Nigeria, Others Urged to Unlock $1.34tr Revenue Via Policies Implementation

Nigeria, Others Urged to Unlock $1.34tr Revenue Via Policies Implementation

Eromosele Abiodun

The African Development Bank Group(AfDB) has urged Nigeria and other African countries to implement the World Trade Organisation (WTO) Trade Facilitation Agreement and four other trade policies.

The multilateral agency stressed that doing so could bring Africa’s total gains to 4.5 per cent of its gross domestic products (GDP), or $134 billion a year and $1.34 trillion in 10 years.

In a report on African economic outlook, AfDB noted that the first expected outcome of an effective preferential trade agreement is an increase in trade among members through three channels.

Nigeria had in January this year in Davos, Switzerland, ratified the Trade Facilitation Agreement (TFA) of the World Trade Organisation (WTO), making it the 107th WTO member to do so.

Only three more ratifications from member countries are needed to achieve the two-third threshold required to bring the treaty into force.

Concluded at the WTO’s 2013 Bali Ministerial Conference, the TFA contains provisions for expediting the movement, release and clearance of goods, including goods in transit.

The agreement sets out measures for effective cooperation between customs and other appropriate authorities on trade facilitation and customs compliance issues.

It also contains provisions for technical assistance and capacity building in this area, and has the potential to increase global merchandise exports.

According to the AFDB, “First is eliminating all of today’s applied bilateral tariffs in Africa. Second is keeping rules of origin simple, flexible, and transparent. Third is removing all nontariff barriers on goods and services trade on a most-favoured-nation basis.

“Fourth is implementing the WTO’s TFA to reduce the time it takes to cross borders and the transaction costs tied to nontariff measures. Fifth is negotiating with other developing countries to reduce by half their tariffs and nontariff barriers on a most-favoured-nation basis.”

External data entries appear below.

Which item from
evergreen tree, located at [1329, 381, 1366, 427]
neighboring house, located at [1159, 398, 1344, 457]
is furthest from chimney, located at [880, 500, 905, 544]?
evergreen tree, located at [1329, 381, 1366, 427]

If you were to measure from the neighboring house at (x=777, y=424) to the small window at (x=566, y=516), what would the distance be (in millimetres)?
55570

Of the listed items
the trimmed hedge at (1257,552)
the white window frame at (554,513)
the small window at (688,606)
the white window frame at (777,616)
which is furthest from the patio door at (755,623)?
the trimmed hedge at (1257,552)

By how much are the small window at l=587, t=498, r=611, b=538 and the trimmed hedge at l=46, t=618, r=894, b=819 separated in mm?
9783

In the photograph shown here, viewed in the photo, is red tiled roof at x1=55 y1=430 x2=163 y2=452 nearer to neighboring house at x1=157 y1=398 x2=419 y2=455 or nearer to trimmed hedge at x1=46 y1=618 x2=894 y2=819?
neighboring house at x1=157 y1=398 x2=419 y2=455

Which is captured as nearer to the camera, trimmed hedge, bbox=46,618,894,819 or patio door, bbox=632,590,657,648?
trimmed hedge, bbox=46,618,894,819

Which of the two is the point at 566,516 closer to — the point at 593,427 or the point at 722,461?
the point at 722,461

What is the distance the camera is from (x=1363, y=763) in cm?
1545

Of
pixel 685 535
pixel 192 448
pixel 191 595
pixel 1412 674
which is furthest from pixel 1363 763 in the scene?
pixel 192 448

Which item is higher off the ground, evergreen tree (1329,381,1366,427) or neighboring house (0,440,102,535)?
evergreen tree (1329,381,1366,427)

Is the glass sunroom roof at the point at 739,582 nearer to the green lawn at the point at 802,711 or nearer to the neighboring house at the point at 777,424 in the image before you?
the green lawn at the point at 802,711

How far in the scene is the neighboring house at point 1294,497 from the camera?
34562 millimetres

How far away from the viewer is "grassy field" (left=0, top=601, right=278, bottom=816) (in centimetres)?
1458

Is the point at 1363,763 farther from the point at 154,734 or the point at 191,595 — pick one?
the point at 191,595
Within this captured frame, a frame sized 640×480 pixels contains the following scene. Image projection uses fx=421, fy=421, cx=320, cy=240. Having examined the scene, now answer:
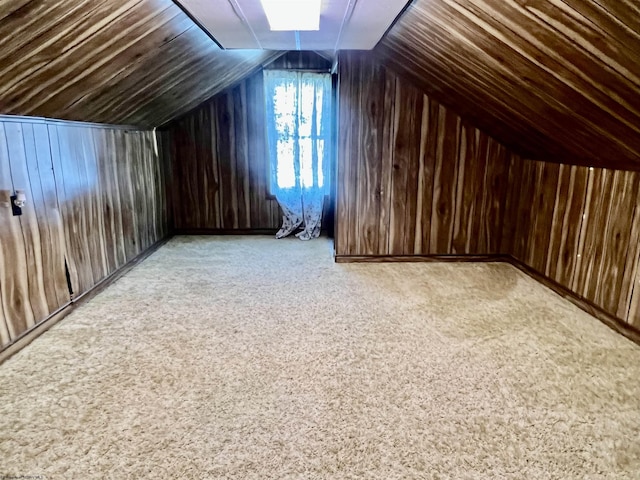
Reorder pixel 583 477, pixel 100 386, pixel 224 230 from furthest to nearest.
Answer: pixel 224 230 → pixel 100 386 → pixel 583 477

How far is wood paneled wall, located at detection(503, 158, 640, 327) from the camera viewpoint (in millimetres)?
2461

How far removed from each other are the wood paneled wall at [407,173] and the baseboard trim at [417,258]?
4cm

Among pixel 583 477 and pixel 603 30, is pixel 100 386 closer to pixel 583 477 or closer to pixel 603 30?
pixel 583 477

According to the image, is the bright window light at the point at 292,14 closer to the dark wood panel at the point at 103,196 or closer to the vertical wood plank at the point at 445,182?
the dark wood panel at the point at 103,196

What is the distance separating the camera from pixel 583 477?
1427 millimetres

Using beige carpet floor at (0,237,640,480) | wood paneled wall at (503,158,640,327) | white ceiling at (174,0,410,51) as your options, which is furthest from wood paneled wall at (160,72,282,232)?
wood paneled wall at (503,158,640,327)

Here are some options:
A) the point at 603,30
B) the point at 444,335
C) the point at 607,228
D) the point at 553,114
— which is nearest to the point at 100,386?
the point at 444,335

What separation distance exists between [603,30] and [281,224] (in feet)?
12.7

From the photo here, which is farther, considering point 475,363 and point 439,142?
point 439,142

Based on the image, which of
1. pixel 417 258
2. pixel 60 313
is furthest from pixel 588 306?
pixel 60 313

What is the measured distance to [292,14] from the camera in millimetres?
2193

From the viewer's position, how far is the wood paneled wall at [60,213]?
2.19 m

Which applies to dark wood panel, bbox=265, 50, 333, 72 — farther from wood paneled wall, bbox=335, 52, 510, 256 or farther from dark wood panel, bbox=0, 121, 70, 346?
dark wood panel, bbox=0, 121, 70, 346

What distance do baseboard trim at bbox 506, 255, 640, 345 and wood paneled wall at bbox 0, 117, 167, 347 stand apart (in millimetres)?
3368
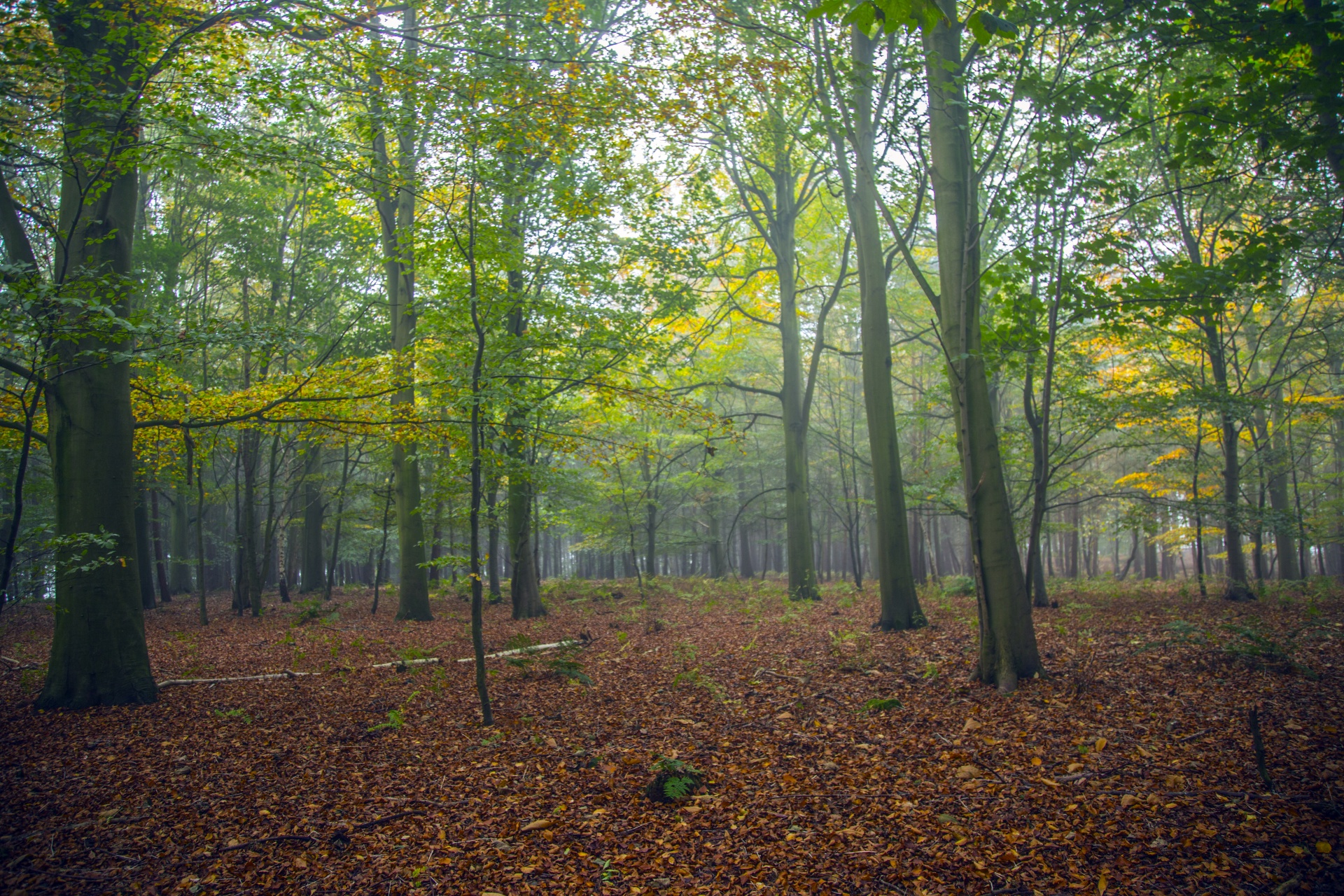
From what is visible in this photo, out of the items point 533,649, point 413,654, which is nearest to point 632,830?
point 533,649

The first two, it explained, are the outcomes of measures taken under shallow integration, and the third is associated with deep integration.

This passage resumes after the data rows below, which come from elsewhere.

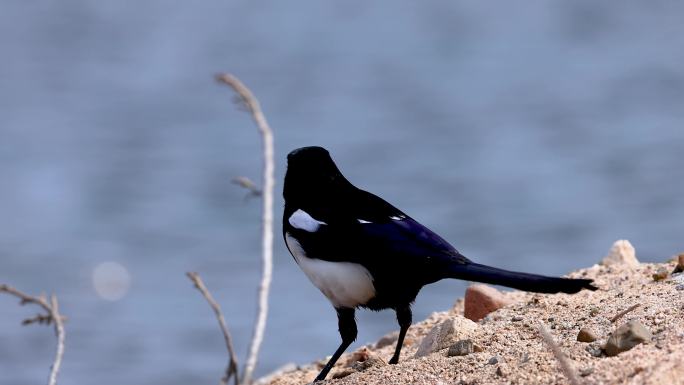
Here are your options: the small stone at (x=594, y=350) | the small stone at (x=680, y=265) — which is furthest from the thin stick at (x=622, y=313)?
the small stone at (x=680, y=265)

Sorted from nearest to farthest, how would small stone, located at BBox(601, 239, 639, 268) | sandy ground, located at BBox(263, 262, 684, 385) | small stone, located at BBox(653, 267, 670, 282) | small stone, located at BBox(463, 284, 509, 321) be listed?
sandy ground, located at BBox(263, 262, 684, 385) < small stone, located at BBox(653, 267, 670, 282) < small stone, located at BBox(463, 284, 509, 321) < small stone, located at BBox(601, 239, 639, 268)

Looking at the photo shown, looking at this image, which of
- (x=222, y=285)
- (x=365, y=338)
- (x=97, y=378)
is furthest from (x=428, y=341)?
(x=222, y=285)

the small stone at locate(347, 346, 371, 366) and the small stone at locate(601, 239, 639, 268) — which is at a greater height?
the small stone at locate(601, 239, 639, 268)

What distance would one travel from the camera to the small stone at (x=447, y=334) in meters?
5.09

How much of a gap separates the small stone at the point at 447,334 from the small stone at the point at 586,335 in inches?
22.9

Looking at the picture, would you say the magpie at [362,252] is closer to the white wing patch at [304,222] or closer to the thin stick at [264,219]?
the white wing patch at [304,222]

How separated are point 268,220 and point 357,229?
4.65 ft

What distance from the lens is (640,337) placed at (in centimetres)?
438

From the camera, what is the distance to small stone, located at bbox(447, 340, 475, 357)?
4863mm

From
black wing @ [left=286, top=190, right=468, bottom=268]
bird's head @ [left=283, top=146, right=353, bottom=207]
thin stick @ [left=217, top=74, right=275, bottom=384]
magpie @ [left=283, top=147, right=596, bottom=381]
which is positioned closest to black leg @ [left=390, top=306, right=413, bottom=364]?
magpie @ [left=283, top=147, right=596, bottom=381]

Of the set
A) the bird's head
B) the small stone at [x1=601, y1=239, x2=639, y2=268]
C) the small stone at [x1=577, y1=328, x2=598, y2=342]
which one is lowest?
the small stone at [x1=577, y1=328, x2=598, y2=342]

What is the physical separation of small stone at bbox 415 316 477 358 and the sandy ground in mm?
39

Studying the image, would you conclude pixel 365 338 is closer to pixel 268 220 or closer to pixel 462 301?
pixel 462 301

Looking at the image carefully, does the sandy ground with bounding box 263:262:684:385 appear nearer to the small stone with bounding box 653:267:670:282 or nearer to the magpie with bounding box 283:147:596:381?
the small stone with bounding box 653:267:670:282
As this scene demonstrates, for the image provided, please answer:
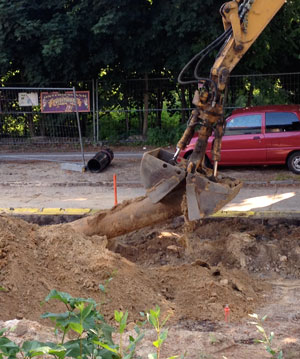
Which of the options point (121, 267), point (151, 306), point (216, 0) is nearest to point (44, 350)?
point (151, 306)

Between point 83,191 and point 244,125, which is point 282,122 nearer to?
point 244,125

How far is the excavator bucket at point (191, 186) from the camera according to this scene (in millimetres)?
7956

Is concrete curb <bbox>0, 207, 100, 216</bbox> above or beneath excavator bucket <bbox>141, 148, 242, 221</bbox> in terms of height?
beneath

It added: “As an extension of regional integration, monetary unions in Africa are seen as a way to achieve prosperity and better governance, sparked to some extent by the example of European monetary integration. But African monetary unions have underperformed, failing to bring about economic prosperity and poverty reduction.

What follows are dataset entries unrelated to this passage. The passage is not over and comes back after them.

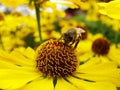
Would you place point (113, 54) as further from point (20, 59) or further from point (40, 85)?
point (40, 85)

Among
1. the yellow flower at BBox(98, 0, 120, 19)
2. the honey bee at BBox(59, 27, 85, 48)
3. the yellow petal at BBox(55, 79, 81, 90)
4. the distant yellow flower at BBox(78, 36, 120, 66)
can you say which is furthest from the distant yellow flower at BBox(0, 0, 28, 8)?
the distant yellow flower at BBox(78, 36, 120, 66)

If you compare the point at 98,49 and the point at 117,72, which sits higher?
the point at 117,72

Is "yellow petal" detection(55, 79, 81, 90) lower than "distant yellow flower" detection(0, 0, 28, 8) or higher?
lower

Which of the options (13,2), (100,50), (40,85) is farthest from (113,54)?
(40,85)

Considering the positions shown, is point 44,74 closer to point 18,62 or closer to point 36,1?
point 18,62

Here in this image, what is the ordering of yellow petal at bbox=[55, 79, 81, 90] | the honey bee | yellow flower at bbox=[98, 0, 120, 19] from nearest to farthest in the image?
yellow flower at bbox=[98, 0, 120, 19] → yellow petal at bbox=[55, 79, 81, 90] → the honey bee

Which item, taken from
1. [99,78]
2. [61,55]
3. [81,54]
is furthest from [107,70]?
[81,54]

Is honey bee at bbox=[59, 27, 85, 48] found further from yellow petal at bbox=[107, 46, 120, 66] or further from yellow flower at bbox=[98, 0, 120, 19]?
yellow petal at bbox=[107, 46, 120, 66]

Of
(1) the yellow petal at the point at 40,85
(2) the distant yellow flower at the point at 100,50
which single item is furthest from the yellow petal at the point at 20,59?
(2) the distant yellow flower at the point at 100,50
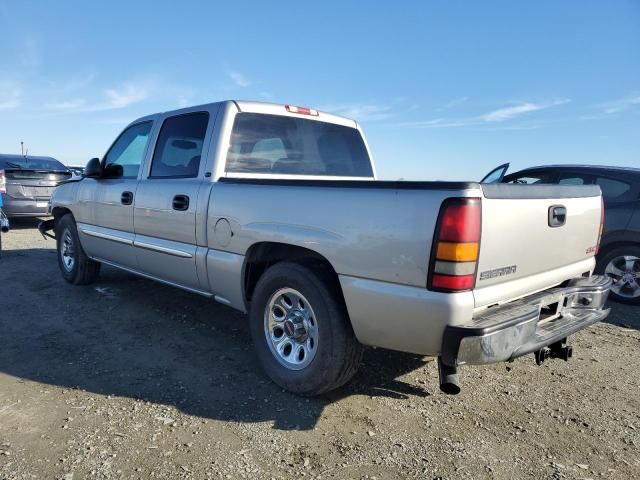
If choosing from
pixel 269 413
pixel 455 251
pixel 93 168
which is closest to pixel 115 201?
pixel 93 168

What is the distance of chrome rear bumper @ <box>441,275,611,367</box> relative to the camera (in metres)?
2.35

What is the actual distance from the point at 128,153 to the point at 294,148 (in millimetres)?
1915

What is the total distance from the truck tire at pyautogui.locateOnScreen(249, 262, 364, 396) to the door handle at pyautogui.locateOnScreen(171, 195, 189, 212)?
1004mm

“In many cases, even the weaker requirements of free trade areas and customs unions have not been met. Yet African political leaders have consistently chosen to forge ahead without first taking the bold institutional and economic coordination measures that would enable monetary unions to strengthen integration in Africa.

“In the absence of true fiscal and economic coordination, the opportunity cost of maintaining a single currency can be high. While the treaty creating the African Union envisions a single currency for Africa, and many Regional Economic Communities (RECs) have plans to create regional currencies, these plans are in most cases more aspirational than concrete guides to national policy.

“Countries need to implement the institutional building needed to make a monetary union successful, such as close coordination of banking supervision, a willingness to come to the assistance of countries in economic crisis, and political federation to coordinate fiscal policies and control deficits.”

Regional integration, the AFDB stated, has always been about more than market access adding that regional cooperation has always been important, “if only because of the need for rail, roads, and other means of communication, and it is now attracting more attention on several fronts.

“Beyond the eight RECs and seven other regional organisations aiming at deepening intra-regional trade, the majority of regional organisations deal with regional public goods: deal with; energy, the management of rivers and lakes, peace and security, the environment. Collective action by governments in the region should create positive spill overs across the region that are greater than the spill overs that individual governments acting alone could generate.

“This requires regional governance by a regional body with real authority over member states to deliver regional public goods. States must be willing to cede a significant amount of authority to the body, something that has so far occurred only in the European Union.

That is why most regional cooperation is intergovernmental. Each state retains veto power, and the regional organisation is a secretariat to coordinate and harmonise policies, set standards, and provide services but with no authority.”